学年全体でみると、八十四人の新入生のうち五十六人が令嬢である。続けて誕生した王子の妃にと、励んだ故か養女が多いのか判断は付かないが、クラス決めの結果で言えば後者が多いのかもしれない。
「ごきげんよう、マーリア様。同じクラスになれてうれしいです」
「ごきげんよう、アイリス様。よろしくお願いいたします」
できるならば彼女とは距離を置きたいけれど、アイリスから寄って来るので無下にもできない。選択制の授業が多いので、彼女と被らないように注意しようと思う。
調査の結果、彼女はアリステル・パーマメント子爵令嬢ではない事が判明している。しかし、アリステル様の絵姿を見る限り、前世に居た彼女とは全くの別人であるし年は一歳下だった。強制力か彼女の知略故なのか、どこかで入れ替わっていることは間違いないだろう。
「アイリス様は選択科目を決められましたか」
「はい。
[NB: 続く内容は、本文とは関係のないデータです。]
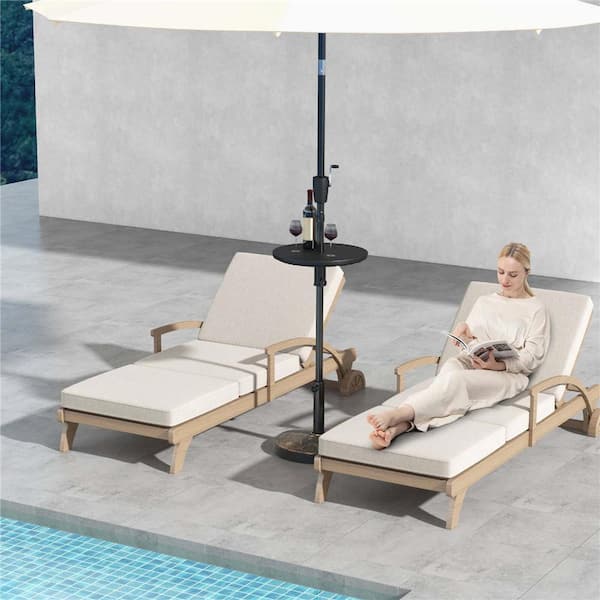 20 in. Patio Umbrella Table with 1.5 in. Umbrella Hole All-Weather Round Table Tray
歴史とピアノの二つです。第二王妃殿下より王宮への招集が多いと伺いましたので、その位にしないと」
「まぁ。私にはお声も掛かりませんでしたので、たくさん受けられると喜んでおりましたの。ですが、お呼びがかかるとなると諦めないといけませんね」
「いえ。どうやら呼ばれているのは私だけのようで、上位貴族として足らないものがあるとか。王妃様の、一族の恥にならぬようにとのお心遣いのようですわ」
「そうなのですね。私は乗馬や経済、地理、法律を受けようと思っています。魔力は安定しませんし、女性としての魅力も他の候補者の方より見劣りします。選ばれる見込みが少ないので、田舎領主の妻くらいは務まるようにしておこうと思いまして」
「ならば、候補者を降りればよろしいのではなくて」
「王家に逆らうわけにも参りません。粛々と立場を受け入れるのみですわ」
これが通れば彼女と選択教科は被ることは無い。更には魔術の授業は個別になるし、ダンスの授業は人数比の関係で上級生と同じになる。同レベルだったとしても手を回してもらえるだろう。なにせダンスのエバンス先生は、領地のダンスレッスンでお世話になったクラベル女史の教え子で、長期休暇で遊びに来られた先生と踊って褒められたこともある。
選択授業については別個にテストを受けることになる。クラス分けの為でもあるが、スキップ制度があるので、上級生との授業というのもあるのだ。
私はここに関して手抜きは一切しなかった。少しでも早く彼の隣に立つには、在学中により専門的な知識を得る学術院の推薦を受ける必要があった。勿論、無理はしないで欲しいとは言われているけれど、基本授業が飽きるほどの復習でしかないので我を通させてもらった。
魔術の個別授業は王宮内の訓練場で、ヴィンセント殿下自らが講師を引き受けてくれている。もっぱら彼の公務を知り、サポートするに必要な知識を得る時間となっている。
二人きりとはいかないので甘い雰囲気にはならないものの、心安らぐ貴重な時間となっていた。